=== Begin Enclosure ===

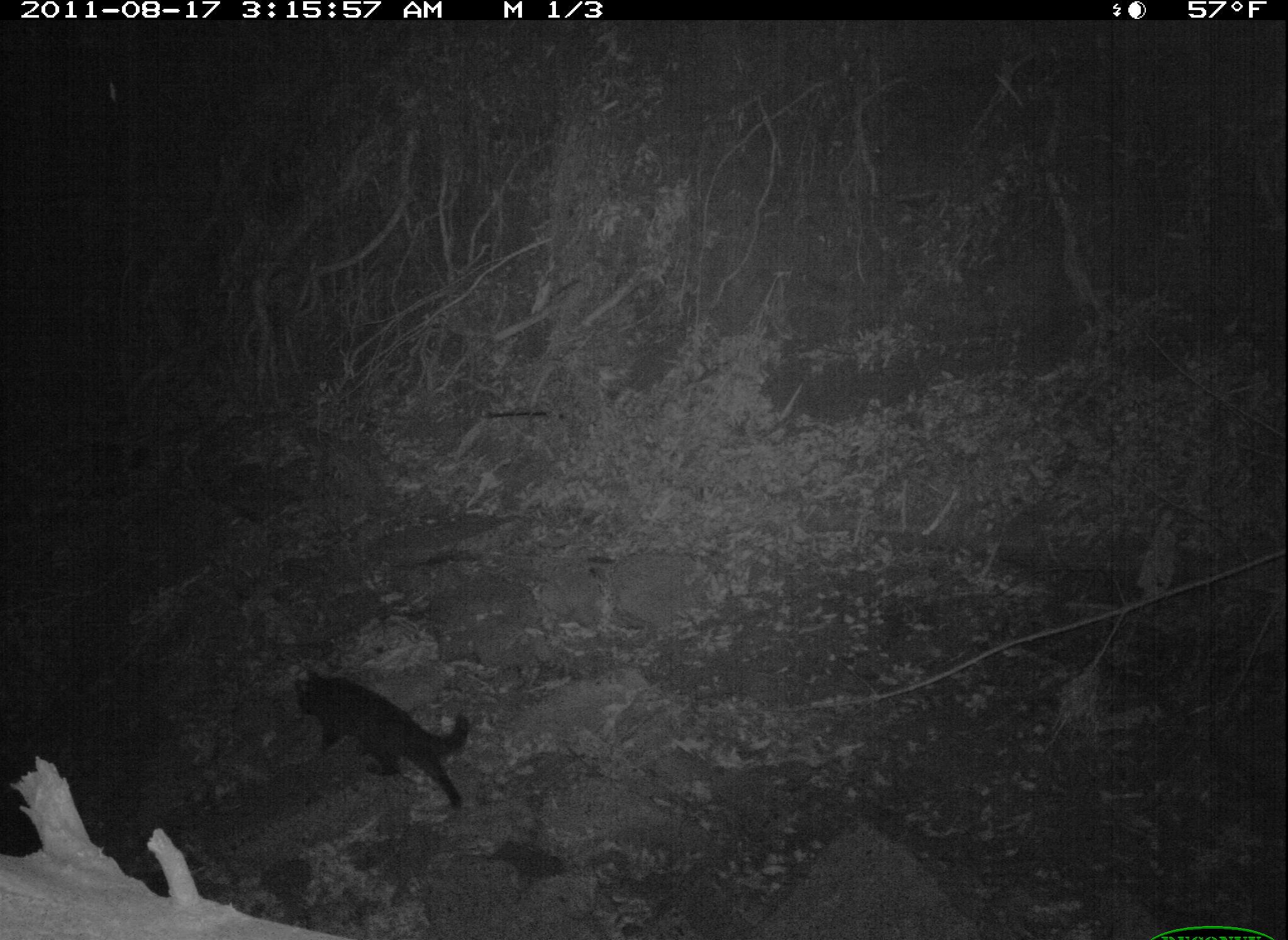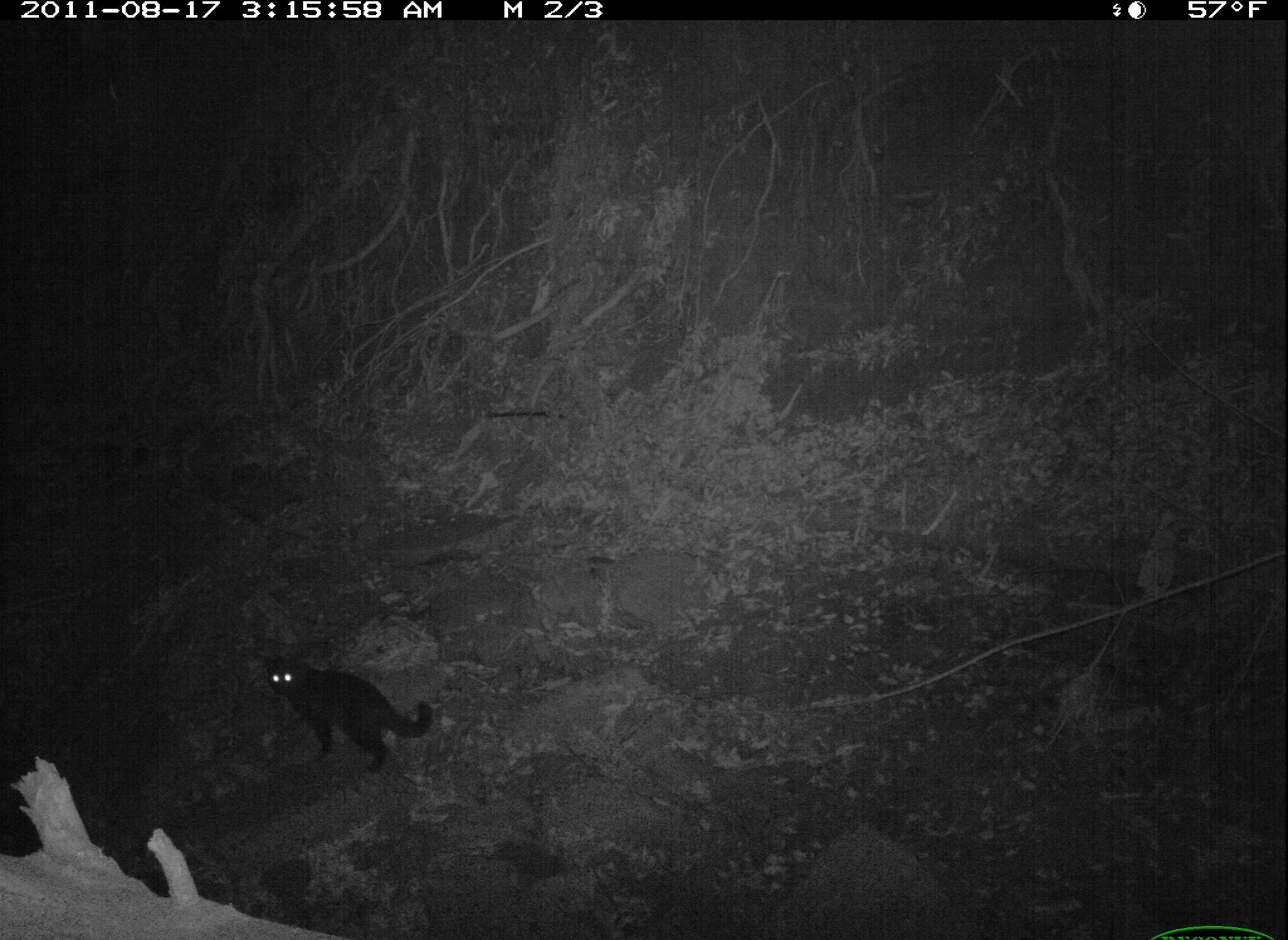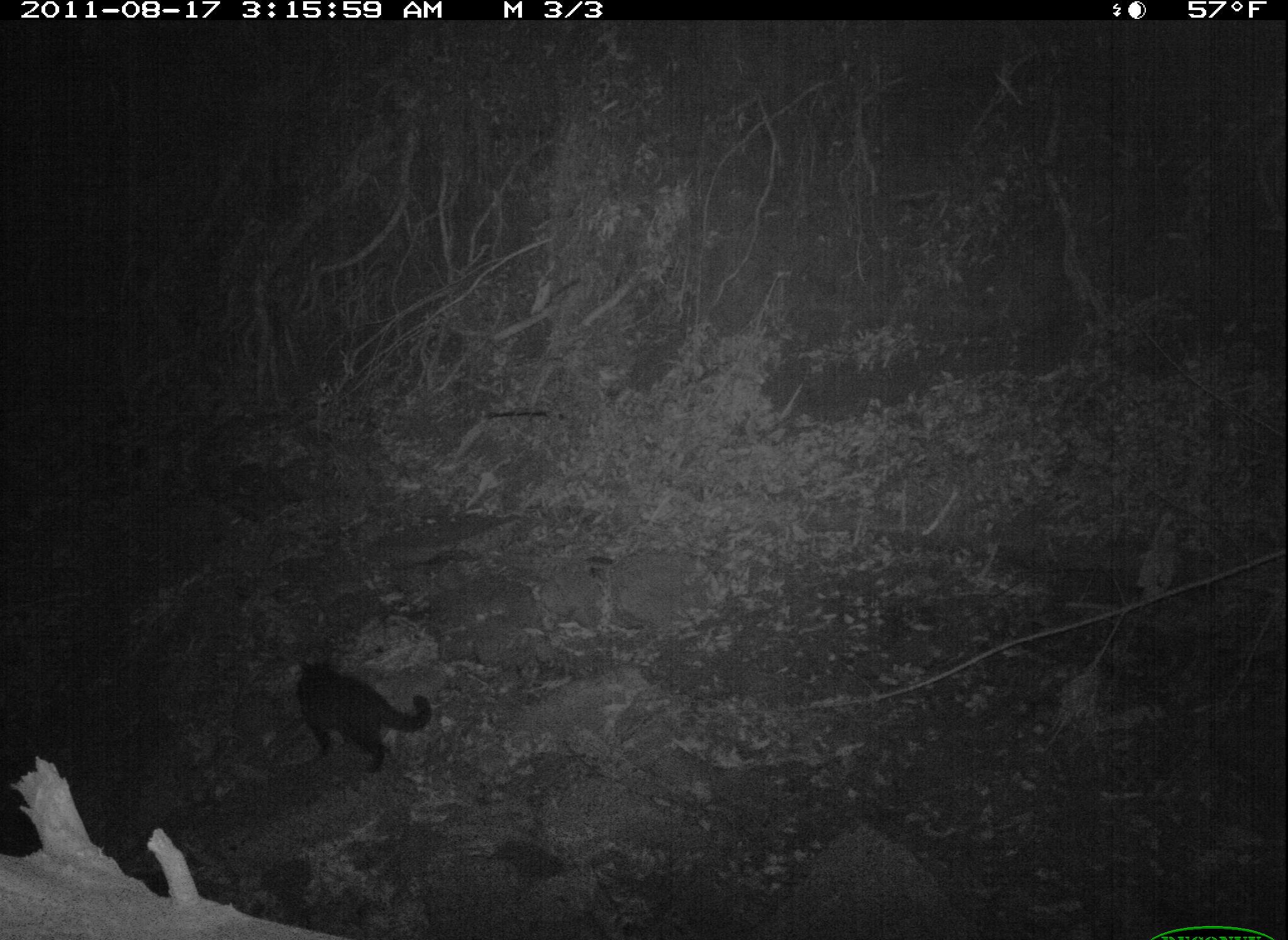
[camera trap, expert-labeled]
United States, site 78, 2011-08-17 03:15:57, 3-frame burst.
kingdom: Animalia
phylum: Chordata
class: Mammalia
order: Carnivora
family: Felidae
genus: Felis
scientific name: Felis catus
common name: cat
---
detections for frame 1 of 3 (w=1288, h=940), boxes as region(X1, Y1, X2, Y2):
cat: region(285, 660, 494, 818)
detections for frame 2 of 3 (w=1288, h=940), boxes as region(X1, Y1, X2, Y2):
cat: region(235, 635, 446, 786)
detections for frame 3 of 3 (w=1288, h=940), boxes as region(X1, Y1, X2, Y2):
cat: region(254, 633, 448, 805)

=== End Enclosure ===

About this task — Please repeat each record above precisely, with the pictures left out.

Exercise result —
[camera trap, expert-labeled]
United States, site 78, 2011-08-17 03:15:57, 3-frame burst.
kingdom: Animalia
phylum: Chordata
class: Mammalia
order: Carnivora
family: Felidae
genus: Felis
scientific name: Felis catus
common name: cat
---
detections for frame 1 of 3 (w=1288, h=940), boxes as region(X1, Y1, X2, Y2):
cat: region(285, 660, 494, 818)
detections for frame 2 of 3 (w=1288, h=940), boxes as region(X1, Y1, X2, Y2):
cat: region(235, 635, 446, 786)
detections for frame 3 of 3 (w=1288, h=940), boxes as region(X1, Y1, X2, Y2):
cat: region(254, 633, 448, 805)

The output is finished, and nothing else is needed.